Extract provided ::
+++++

9.8  LOAN AS A DISTRIBUTION

     At the time a Participant or Beneficiary becomes eligible to receive a
     distribution in accordance with this Article 9, the individual shall be
     given the opportunity to repay his or her outstanding loan balance, if any.
     Repayment must be made prior to the date of distribution.

     If the individual fails to repay fully any outstanding loan balance at the
     time a lump sum distribution is made, the individual's loan shall be deemed
     canceled and the remaining outstanding loan balance shall be treated as
     part of the individual's lump sum distribution.

9.9  BENEFITS PAYABLE ONLY FROM TRUST FUND

     All benefits payable under this Plan shall be paid or provided for solely
     from the Trust Fund, and neither the Employer nor its shareholders,
     directors, employees, or any member of the Committee shall have any
     liability or responsibility therefor. Except as otherwise provided by law,
     the Employer does not assume any obligations under this Plan except those
     specifically stated in the Plan.

9.10 DISTRIBUTIONS PURSUANT TO THE PR-CODE AND ERISA

     All distributions under the Plan shall be made in accordance with the PR-
     Code and ERISA Section 206 and the regulations thereunder. Provisions of
     the Plan regarding payment of distributions shall be interpreted and
     applied in accordance with the PR-Code and ERISA Section 206 and the
     regulations thereunder.

+++++

Material shown ::
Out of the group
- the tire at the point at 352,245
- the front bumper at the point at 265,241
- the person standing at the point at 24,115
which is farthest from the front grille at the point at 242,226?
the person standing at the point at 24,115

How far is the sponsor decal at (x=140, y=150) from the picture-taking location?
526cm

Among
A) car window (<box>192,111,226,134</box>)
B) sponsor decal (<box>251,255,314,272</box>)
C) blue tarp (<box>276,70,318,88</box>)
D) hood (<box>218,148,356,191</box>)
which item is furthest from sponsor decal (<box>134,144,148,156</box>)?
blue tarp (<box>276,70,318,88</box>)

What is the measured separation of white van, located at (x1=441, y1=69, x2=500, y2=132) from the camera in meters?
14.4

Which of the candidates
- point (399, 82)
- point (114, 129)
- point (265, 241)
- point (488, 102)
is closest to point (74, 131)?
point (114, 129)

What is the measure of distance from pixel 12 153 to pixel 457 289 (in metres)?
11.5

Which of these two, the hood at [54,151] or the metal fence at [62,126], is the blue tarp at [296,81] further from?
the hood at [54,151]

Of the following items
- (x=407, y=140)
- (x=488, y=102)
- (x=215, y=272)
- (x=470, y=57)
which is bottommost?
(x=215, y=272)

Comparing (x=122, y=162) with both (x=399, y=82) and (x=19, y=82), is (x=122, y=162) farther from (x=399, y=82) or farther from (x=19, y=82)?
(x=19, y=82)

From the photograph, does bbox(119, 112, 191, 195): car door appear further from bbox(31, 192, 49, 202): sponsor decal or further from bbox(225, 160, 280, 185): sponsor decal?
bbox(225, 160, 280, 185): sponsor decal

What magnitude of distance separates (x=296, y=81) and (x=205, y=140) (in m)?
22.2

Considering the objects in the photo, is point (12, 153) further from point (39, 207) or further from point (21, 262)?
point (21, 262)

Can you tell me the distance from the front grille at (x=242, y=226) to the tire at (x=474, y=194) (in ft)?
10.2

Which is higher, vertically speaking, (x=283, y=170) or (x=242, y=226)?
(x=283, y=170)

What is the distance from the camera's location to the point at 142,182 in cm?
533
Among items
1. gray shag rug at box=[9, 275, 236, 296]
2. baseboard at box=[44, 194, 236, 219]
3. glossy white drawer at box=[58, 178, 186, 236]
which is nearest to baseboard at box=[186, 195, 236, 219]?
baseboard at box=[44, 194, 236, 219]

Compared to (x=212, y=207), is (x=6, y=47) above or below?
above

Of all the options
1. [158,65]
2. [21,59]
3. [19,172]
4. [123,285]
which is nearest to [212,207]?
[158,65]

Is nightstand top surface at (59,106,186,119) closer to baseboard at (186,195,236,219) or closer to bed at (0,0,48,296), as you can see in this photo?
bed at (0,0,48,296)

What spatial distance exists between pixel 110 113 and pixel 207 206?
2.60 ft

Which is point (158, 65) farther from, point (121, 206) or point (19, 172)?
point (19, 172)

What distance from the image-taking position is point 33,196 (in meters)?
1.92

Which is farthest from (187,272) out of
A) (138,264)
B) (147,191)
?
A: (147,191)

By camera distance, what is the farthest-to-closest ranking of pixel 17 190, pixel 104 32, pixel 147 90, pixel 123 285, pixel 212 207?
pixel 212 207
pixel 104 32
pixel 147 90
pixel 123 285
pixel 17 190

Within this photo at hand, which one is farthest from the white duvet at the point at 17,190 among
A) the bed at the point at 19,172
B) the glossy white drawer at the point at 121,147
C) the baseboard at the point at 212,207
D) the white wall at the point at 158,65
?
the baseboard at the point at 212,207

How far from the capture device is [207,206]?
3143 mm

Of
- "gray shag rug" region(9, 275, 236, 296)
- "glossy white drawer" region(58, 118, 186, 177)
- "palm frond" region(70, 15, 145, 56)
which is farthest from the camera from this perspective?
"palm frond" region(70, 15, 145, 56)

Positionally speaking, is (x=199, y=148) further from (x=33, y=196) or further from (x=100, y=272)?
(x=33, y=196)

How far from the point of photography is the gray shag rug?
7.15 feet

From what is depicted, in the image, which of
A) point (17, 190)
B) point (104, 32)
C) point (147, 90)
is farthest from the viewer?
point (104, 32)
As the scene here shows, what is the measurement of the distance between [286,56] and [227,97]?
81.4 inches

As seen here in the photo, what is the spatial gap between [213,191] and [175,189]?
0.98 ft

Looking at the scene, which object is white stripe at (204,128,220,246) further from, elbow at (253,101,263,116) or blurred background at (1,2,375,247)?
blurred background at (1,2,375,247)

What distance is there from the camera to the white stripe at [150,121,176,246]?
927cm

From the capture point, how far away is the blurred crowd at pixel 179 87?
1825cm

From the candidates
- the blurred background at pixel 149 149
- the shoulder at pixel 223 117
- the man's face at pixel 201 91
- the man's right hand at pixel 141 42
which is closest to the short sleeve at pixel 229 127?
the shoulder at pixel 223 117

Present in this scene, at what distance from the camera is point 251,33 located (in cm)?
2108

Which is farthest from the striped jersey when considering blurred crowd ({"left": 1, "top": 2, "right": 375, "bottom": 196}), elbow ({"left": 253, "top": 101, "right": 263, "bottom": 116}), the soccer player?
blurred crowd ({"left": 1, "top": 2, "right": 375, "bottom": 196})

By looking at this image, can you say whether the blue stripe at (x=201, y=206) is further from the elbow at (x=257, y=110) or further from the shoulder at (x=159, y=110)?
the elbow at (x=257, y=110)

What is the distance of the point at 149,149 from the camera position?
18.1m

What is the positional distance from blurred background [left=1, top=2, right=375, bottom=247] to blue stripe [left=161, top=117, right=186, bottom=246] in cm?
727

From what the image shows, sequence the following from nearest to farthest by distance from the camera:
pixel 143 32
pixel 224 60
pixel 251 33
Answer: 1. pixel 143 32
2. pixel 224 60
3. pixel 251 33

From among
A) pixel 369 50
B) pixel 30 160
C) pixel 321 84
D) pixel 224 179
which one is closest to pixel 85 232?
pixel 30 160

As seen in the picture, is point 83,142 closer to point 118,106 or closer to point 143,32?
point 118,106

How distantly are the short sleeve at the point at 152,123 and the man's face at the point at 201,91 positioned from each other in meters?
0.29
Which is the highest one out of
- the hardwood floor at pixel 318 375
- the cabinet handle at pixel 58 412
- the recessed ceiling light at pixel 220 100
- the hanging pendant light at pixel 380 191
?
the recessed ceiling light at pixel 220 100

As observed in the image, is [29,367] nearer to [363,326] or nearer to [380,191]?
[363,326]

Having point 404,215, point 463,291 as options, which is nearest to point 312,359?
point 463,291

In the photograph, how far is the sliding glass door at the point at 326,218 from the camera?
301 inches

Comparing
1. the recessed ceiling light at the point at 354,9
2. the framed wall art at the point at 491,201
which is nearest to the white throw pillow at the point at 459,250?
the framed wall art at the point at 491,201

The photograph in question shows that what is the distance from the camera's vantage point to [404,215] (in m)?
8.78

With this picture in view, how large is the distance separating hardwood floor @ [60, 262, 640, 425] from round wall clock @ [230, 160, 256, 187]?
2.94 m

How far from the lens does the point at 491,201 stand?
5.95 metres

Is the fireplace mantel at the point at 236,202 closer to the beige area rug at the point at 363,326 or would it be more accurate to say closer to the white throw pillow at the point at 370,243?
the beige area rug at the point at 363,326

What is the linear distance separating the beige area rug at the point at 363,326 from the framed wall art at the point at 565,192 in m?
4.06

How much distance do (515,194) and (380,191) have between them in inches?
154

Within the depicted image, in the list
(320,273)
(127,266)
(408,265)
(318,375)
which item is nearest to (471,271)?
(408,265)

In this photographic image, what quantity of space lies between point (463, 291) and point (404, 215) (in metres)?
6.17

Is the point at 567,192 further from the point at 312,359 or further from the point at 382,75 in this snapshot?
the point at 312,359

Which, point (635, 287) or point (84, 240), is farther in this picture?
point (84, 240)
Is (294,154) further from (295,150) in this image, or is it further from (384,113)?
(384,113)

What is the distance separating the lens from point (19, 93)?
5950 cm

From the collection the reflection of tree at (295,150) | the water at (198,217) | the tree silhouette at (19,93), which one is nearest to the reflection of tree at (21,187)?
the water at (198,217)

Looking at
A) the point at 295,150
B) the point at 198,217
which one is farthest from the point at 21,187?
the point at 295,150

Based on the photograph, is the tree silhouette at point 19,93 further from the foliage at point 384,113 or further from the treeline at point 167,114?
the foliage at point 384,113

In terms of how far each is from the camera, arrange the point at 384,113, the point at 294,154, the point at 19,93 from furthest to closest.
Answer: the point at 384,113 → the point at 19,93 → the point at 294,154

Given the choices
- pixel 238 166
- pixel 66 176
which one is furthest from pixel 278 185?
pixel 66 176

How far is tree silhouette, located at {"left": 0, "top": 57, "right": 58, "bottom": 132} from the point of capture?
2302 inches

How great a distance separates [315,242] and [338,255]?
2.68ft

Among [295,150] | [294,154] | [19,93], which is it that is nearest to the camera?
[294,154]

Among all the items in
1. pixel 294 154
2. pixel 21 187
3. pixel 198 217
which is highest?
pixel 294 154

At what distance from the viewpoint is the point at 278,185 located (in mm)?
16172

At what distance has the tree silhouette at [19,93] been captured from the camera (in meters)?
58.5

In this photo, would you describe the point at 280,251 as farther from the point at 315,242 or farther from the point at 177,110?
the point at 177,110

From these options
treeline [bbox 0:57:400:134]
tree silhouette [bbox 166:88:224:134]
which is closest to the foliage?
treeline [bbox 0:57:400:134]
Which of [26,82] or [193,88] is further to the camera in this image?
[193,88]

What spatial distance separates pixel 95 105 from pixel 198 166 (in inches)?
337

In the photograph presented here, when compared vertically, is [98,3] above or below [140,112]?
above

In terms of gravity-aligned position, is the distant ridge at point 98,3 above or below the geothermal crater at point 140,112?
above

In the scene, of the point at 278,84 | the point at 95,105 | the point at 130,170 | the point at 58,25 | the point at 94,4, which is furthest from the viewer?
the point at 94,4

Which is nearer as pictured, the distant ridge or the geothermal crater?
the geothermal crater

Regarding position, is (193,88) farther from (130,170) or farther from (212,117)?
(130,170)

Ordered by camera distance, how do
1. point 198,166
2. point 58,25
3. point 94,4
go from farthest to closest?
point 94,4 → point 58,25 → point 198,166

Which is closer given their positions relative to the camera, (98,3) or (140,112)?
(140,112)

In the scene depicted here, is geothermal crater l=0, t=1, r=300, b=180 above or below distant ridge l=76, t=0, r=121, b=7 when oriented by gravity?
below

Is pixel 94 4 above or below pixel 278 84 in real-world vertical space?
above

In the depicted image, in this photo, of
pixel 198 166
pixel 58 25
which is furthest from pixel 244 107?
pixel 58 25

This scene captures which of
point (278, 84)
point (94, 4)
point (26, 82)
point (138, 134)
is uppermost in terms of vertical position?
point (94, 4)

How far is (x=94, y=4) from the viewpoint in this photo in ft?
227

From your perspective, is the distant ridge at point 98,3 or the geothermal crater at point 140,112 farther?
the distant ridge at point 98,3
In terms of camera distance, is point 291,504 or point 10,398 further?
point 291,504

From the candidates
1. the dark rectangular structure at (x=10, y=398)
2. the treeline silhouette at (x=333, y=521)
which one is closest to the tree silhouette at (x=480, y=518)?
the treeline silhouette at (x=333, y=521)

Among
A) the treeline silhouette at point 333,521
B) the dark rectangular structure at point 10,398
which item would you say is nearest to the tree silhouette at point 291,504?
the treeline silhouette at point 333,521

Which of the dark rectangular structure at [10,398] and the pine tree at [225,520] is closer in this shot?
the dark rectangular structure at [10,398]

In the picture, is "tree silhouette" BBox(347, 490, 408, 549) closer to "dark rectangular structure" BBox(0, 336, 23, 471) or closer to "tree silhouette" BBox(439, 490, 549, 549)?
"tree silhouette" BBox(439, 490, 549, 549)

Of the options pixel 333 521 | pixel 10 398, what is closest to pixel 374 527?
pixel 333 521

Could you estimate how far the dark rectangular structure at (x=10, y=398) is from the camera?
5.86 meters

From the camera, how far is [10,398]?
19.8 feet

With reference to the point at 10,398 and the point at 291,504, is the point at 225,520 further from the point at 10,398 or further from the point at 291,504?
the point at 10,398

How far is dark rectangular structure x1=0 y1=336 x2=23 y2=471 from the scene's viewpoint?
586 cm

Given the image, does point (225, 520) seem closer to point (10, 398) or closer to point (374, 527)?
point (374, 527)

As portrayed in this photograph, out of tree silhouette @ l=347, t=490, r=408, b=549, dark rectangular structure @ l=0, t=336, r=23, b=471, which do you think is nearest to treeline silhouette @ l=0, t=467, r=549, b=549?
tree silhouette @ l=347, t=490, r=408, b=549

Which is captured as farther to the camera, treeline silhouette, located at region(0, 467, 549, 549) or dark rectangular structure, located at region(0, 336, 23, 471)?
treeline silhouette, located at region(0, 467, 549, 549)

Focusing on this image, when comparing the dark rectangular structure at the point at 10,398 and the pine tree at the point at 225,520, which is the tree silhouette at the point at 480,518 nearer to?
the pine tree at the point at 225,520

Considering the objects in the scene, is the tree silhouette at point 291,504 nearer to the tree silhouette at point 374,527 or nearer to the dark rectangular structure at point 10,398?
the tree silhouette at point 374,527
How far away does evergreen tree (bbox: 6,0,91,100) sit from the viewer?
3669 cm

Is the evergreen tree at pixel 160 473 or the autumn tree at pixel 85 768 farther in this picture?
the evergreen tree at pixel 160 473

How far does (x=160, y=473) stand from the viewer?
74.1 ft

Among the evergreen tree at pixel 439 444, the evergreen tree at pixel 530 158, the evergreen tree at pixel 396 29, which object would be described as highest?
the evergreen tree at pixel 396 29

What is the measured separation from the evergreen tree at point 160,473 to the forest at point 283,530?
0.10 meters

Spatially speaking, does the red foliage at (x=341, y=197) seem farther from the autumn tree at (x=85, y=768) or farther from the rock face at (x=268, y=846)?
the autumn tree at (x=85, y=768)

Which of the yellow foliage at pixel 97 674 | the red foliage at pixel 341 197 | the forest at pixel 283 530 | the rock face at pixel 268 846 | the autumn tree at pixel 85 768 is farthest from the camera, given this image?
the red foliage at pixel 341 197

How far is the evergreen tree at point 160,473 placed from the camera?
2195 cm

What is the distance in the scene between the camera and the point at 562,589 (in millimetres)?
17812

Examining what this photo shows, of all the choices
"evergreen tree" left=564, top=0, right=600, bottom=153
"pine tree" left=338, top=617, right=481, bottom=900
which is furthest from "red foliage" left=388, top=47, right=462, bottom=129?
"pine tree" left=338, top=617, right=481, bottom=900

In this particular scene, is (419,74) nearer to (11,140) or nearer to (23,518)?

+++++

Goal ::
Answer these questions using the plan excerpt:
1. By what point must an outstanding loan balance be repaid?
2. From what source are all benefits under the Plan paid?
3. Which section of ERISA governs distributions under the Plan?
The data here was taken from a separate source.

Response to this task ::
1. Prior to the date of distribution.
2. Solely from the Trust Fund.
3. ERISA Section 206.